What to do
Quote the data below in full, minus the images.
━━━━━━━━━━
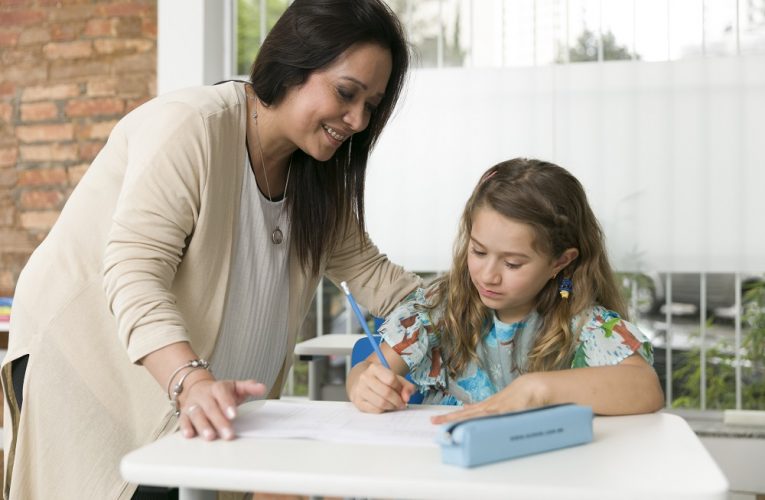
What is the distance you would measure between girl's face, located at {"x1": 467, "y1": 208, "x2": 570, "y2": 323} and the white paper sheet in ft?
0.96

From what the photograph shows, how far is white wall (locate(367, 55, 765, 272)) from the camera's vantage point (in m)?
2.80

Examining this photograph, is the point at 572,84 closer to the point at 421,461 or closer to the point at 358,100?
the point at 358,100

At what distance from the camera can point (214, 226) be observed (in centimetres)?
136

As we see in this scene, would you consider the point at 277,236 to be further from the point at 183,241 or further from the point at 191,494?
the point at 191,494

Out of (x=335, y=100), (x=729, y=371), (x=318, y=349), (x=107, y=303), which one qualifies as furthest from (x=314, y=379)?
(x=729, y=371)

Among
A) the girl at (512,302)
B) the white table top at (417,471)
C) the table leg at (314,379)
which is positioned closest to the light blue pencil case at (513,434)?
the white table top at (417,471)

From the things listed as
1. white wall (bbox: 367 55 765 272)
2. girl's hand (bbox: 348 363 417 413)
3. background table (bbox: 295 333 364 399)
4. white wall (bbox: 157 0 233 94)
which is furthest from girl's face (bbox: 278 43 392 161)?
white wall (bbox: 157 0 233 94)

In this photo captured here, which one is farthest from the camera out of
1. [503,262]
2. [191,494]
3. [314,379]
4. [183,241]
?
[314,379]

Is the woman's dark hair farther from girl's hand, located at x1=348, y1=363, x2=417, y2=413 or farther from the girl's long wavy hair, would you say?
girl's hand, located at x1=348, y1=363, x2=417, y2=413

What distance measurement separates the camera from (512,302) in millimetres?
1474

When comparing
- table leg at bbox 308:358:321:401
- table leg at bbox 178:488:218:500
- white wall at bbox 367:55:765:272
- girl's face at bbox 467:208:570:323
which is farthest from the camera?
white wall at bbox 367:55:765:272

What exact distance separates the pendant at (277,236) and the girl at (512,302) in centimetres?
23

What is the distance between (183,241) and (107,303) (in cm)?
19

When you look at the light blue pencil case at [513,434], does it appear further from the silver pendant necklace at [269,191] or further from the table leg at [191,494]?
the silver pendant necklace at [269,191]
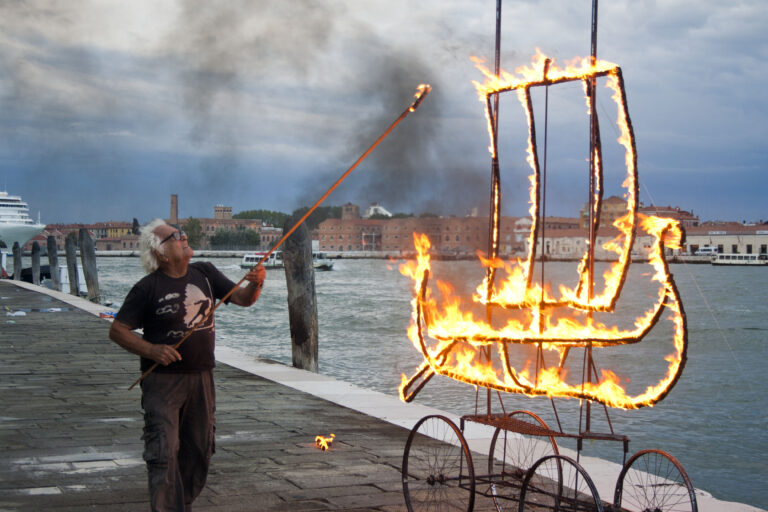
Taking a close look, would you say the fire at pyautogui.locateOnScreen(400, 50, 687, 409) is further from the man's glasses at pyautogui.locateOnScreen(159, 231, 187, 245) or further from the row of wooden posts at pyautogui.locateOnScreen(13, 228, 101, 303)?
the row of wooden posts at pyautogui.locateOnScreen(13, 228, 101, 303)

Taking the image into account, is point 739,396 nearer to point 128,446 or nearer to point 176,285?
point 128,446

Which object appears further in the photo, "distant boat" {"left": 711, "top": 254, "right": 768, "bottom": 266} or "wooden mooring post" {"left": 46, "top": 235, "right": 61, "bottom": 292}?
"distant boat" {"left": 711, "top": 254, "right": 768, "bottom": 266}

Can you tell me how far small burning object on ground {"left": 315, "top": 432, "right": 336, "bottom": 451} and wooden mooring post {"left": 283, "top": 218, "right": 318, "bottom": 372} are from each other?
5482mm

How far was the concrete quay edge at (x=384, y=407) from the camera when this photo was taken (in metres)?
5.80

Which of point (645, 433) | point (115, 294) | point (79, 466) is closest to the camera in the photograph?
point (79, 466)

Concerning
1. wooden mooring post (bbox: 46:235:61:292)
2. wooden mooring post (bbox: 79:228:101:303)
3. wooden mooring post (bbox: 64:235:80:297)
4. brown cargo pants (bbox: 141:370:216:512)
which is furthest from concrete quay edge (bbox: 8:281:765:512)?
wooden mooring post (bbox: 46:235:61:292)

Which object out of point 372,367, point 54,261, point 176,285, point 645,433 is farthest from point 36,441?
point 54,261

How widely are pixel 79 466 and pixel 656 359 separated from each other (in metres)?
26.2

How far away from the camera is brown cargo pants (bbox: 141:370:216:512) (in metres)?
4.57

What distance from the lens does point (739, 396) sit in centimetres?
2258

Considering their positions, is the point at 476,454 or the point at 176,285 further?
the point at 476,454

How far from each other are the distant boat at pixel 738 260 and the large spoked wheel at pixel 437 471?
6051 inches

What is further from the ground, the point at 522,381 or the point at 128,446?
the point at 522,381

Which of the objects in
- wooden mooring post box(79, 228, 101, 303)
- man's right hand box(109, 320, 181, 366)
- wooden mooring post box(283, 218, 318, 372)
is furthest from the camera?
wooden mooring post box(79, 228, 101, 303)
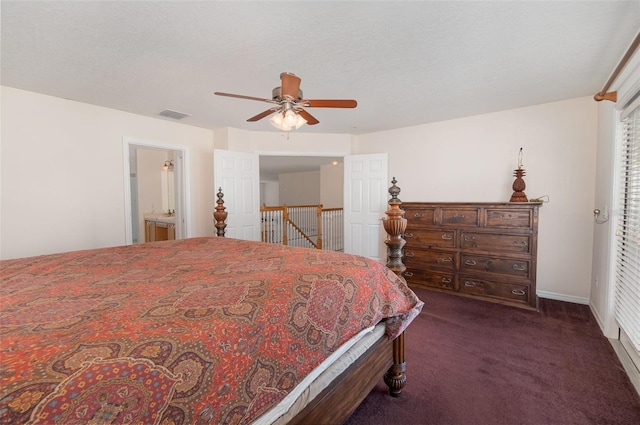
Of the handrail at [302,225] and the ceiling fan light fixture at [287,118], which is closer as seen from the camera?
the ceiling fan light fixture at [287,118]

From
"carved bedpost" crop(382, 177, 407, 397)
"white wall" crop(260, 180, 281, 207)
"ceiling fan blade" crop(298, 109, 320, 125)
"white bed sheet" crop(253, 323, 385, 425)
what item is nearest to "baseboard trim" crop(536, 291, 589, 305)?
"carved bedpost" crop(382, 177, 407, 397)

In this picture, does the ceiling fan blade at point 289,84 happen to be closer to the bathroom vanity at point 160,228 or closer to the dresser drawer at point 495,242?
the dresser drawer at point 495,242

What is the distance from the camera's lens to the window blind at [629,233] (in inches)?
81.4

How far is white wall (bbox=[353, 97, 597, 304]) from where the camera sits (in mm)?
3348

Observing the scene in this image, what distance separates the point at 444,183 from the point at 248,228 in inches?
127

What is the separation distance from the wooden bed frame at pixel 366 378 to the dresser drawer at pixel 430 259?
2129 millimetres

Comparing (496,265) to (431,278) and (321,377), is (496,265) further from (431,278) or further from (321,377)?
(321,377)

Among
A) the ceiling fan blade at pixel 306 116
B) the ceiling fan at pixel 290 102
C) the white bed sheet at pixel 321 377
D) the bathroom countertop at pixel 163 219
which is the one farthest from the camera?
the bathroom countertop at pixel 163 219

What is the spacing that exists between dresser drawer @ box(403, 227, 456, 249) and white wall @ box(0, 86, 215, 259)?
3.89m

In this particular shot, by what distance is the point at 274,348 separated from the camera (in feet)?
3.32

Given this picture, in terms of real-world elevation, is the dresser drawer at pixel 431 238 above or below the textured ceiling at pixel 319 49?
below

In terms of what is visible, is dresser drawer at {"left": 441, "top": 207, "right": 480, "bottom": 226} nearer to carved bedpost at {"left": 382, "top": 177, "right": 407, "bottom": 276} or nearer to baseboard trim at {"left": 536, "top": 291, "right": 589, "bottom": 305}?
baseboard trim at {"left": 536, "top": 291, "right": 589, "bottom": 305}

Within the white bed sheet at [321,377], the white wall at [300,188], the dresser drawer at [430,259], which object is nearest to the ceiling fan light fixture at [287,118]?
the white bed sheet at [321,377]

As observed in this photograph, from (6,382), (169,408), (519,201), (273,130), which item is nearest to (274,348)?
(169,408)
━━━━━━━━━━
Final result
What is the distance you would measure between girl's face, located at {"x1": 467, "y1": 208, "x2": 570, "y2": 323} and the white paper sheet in ft?
0.96

From what the photograph shows, how far is white wall (locate(367, 55, 765, 272)) from the camera's vantage point (in m)?
2.80

Examining this photograph, is the point at 572,84 closer to the point at 421,461 or closer to the point at 358,100?
the point at 358,100

At what distance from the camera can point (214, 226) be observed (in centimetres)?
136

As we see in this scene, would you consider the point at 277,236 to be further from the point at 183,241 or further from the point at 191,494?
the point at 191,494

Out of (x=335, y=100), (x=729, y=371), (x=318, y=349), (x=107, y=303), which one qualifies as furthest from (x=314, y=379)?
(x=729, y=371)

Among
A) the girl at (512,302)
B) the white table top at (417,471)
C) the table leg at (314,379)
which is positioned closest to the light blue pencil case at (513,434)?
the white table top at (417,471)

From the things listed as
1. white wall (bbox: 367 55 765 272)
2. girl's hand (bbox: 348 363 417 413)
3. background table (bbox: 295 333 364 399)
4. white wall (bbox: 157 0 233 94)
which is furthest from girl's face (bbox: 278 43 392 161)?
white wall (bbox: 157 0 233 94)

In this photo captured here, which one is farthest from the camera out of
1. [503,262]
2. [191,494]
3. [314,379]
4. [183,241]
?
[314,379]

Is the woman's dark hair farther from girl's hand, located at x1=348, y1=363, x2=417, y2=413 or farther from the girl's long wavy hair, would you say?
girl's hand, located at x1=348, y1=363, x2=417, y2=413

What distance measurement separates the camera from (512,302) in millimetres?
1474

When comparing
- table leg at bbox 308:358:321:401
- table leg at bbox 178:488:218:500
- white wall at bbox 367:55:765:272
- girl's face at bbox 467:208:570:323
which is farthest from the camera?
white wall at bbox 367:55:765:272

What exact distance separates the pendant at (277,236) and the girl at (512,302) in centimetres?
23

What is the distance between (183,241) and (107,303) (in cm)?
19

When you look at the light blue pencil case at [513,434], does it appear further from the silver pendant necklace at [269,191] or further from the table leg at [191,494]?
the silver pendant necklace at [269,191]
Taking a close look, would you say the fire at pyautogui.locateOnScreen(400, 50, 687, 409) is further from the man's glasses at pyautogui.locateOnScreen(159, 231, 187, 245) or further from the row of wooden posts at pyautogui.locateOnScreen(13, 228, 101, 303)?
the row of wooden posts at pyautogui.locateOnScreen(13, 228, 101, 303)

Taking the image into account, is point 739,396 nearer to point 128,446 or nearer to point 176,285?
point 128,446

Which object appears further in the photo, "distant boat" {"left": 711, "top": 254, "right": 768, "bottom": 266} or "wooden mooring post" {"left": 46, "top": 235, "right": 61, "bottom": 292}?
"distant boat" {"left": 711, "top": 254, "right": 768, "bottom": 266}

Can you tell me how far small burning object on ground {"left": 315, "top": 432, "right": 336, "bottom": 451} and wooden mooring post {"left": 283, "top": 218, "right": 318, "bottom": 372} are from each other?
5482mm

How far was the concrete quay edge at (x=384, y=407) from the camera when this photo was taken (in metres)?
5.80

Which of point (645, 433) | point (115, 294) | point (79, 466) is closest to the camera in the photograph?
point (79, 466)

Concerning
1. wooden mooring post (bbox: 46:235:61:292)
2. wooden mooring post (bbox: 79:228:101:303)
3. wooden mooring post (bbox: 64:235:80:297)
4. brown cargo pants (bbox: 141:370:216:512)
which is furthest from concrete quay edge (bbox: 8:281:765:512)?
wooden mooring post (bbox: 46:235:61:292)

Which object out of point 372,367, point 54,261, point 176,285, point 645,433 is farthest from point 36,441?
point 54,261

How widely are pixel 79 466 and pixel 656 359 separated from each other (in metres)?
26.2

How far away from the camera is brown cargo pants (bbox: 141:370:216:512) (in metres)?
4.57

What distance from the lens does point (739, 396) sit in centimetres?
2258

Considering their positions, is the point at 476,454 or the point at 176,285 further?
the point at 476,454

How far from each other are the distant boat at pixel 738 260 and the large spoked wheel at pixel 437 471?
6051 inches

What is further from the ground, the point at 522,381 or the point at 128,446?
the point at 522,381

Which of the objects in
- wooden mooring post box(79, 228, 101, 303)
- man's right hand box(109, 320, 181, 366)
- wooden mooring post box(283, 218, 318, 372)
is furthest from the camera?
wooden mooring post box(79, 228, 101, 303)
Of the handrail at [302,225] and the ceiling fan light fixture at [287,118], which is closer as seen from the camera?
the ceiling fan light fixture at [287,118]

From
"carved bedpost" crop(382, 177, 407, 397)
"white wall" crop(260, 180, 281, 207)
"ceiling fan blade" crop(298, 109, 320, 125)
"white bed sheet" crop(253, 323, 385, 425)
what item is nearest to "baseboard trim" crop(536, 291, 589, 305)?
"carved bedpost" crop(382, 177, 407, 397)

In this picture, does the ceiling fan blade at point 289,84 happen to be closer to the bathroom vanity at point 160,228 or closer to the dresser drawer at point 495,242?
the dresser drawer at point 495,242

What is the distance from the camera's lens to the window blind at [629,233] (in inches)?
81.4

How far is white wall (bbox=[353, 97, 597, 304]) from where the camera sits (in mm)?
3348

Observing the scene in this image, what distance separates the point at 444,183 from the point at 248,228 in inches?
127

What is the separation distance from the wooden bed frame at pixel 366 378 to the dresser drawer at pixel 430 259?
2129 millimetres

Comparing (496,265) to (431,278) and (321,377), is (496,265) further from (431,278) or further from (321,377)?
(321,377)

Among
A) the ceiling fan blade at pixel 306 116
B) the ceiling fan at pixel 290 102
C) the white bed sheet at pixel 321 377
D) the bathroom countertop at pixel 163 219
which is the one farthest from the camera?
the bathroom countertop at pixel 163 219

What is the spacing that exists between dresser drawer @ box(403, 227, 456, 249) and white wall @ box(0, 86, 215, 259)?
3.89m

In this particular shot, by what distance is the point at 274,348 separated from the camera (in feet)?
3.32

Given this picture, in terms of real-world elevation, is the dresser drawer at pixel 431 238 above or below the textured ceiling at pixel 319 49?
below

In terms of what is visible, is dresser drawer at {"left": 441, "top": 207, "right": 480, "bottom": 226} nearer to carved bedpost at {"left": 382, "top": 177, "right": 407, "bottom": 276} or nearer to baseboard trim at {"left": 536, "top": 291, "right": 589, "bottom": 305}?
baseboard trim at {"left": 536, "top": 291, "right": 589, "bottom": 305}

Within the white bed sheet at [321,377], the white wall at [300,188], the dresser drawer at [430,259], which object is nearest to the ceiling fan light fixture at [287,118]?
the white bed sheet at [321,377]

As observed in this photograph, from (6,382), (169,408), (519,201), (273,130), which item is nearest to (274,348)?
(169,408)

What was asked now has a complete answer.